— Start of PASSAGE SHOWN —

[Cryptography] RFC possible changes for Linux random device

Sun Sep 14 14:06:35 EDT 2014

On Sat, 2014-09-13 at 21:03 -0400, Theodore Ts'o wrote:

> Funny thing; when many academics write papers criticize the Linux
> random driver, it's often because they don't think we *still* don't do
> a good enough job by their lights.
> 
> And then there is the camp who believes that once you gather 256 bits
> or so of "true randomness", all you need to do is just crank a DRBG,
> and the rest is all just mummery, and I get mocked/criticized/told I'm
> stupid by that crowd too.
> 
> Which is OK.  Over time, you learn how to have a thick skin when
> people deliver mutually conflicting criticisms.  :-)

My 20 millibucks says it's important for cryptography that no 
sequence of observed outputs should allow anyone to predict 
future outputs.  I consider that if they can directly observe 
the state of the RNG or its power requirements or instruction 
counts, they have hardware access, which makes them at best an
uncommon threat relative to the ubiquitous problem of network 
access.

That said, I find myself using the cryptographic RNG for non-
cryptographic purposes sometimes, specifically because the small 
state of the PRNGs provided by most systems means I cannot get 
a sequence of uncorrelated outputs more than a few dozen bits 
long out of them.  256 bits of state limits the uncorrelated 
sequence to just four int64's, which is nowhere near enough 
even for some of the simulation and statistics type applications. 

> I'll also add that improving boot-time entropy is the hard part; and
> it has nothing to do with changing the crypto.  

In my very strong opinion, a requirement for boot-time entropy can 
result only from bad design.  Systems that need boot time entropy 
can need it only because they are doing things at boot time which 
should not be done at boot time, and failure to correct this OS 
design failure is actively harmful to security. 

The issue is that if you are building a dependence on secure
communications into the boot sequence, that means that you are 
depending on external systems and their state of security.  If 
you build a need for external systems that deeply into the OS, 
you are exposing the booting machine to compromises and failures 
of both those external systems and the communications network. 

Fully boot a purely local operating system before you attempt 
to open any external communications, and open those external 
communications in process spaces where the kernel can monitor
and/or sandbox them.  In short, make sure your local operating 
system is fully instantiated and can protect itself from anything 
that can come over external communications.

— End of PASSAGE SHOWN —
— Start of MATERIAL PROVIDED —

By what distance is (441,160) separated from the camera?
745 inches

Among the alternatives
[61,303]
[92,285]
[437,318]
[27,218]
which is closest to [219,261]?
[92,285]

— End of MATERIAL PROVIDED —

### [DIRECTIVES]
1. The post on the Linux random device names what someone would have to be able to observe directly for the writer to conclude they have hardware access. List all of these.
2. According to the post on the Linux random device, how many int64's does 256 bits of state limit the uncorrelated sequence to?
3. Decide whether each statement agrees with the post on the Linux random device. Answer yes or no, and quote the words that settle it.
(a) The post is dated September 14, 2014.
(b) The writer holds that a requirement for boot-time entropy can come only from bad design.
(c) The writer advises opening external communications before the local operating system has fully booted.
Answer using only the post on the Linux random device, not the rows.

### [ANSWERS FOR THE TASKS]
1.
- The state of the RNG
- Its power requirements
- Instruction counts

2. Four int64's.

3.
(a) Yes: "Sun Sep 14 14:06:35 EDT 2014"
(b) Yes: "a requirement for boot-time entropy can result only from bad design"
(c) No: "Fully boot a purely local operating system before you attempt to open any external communications"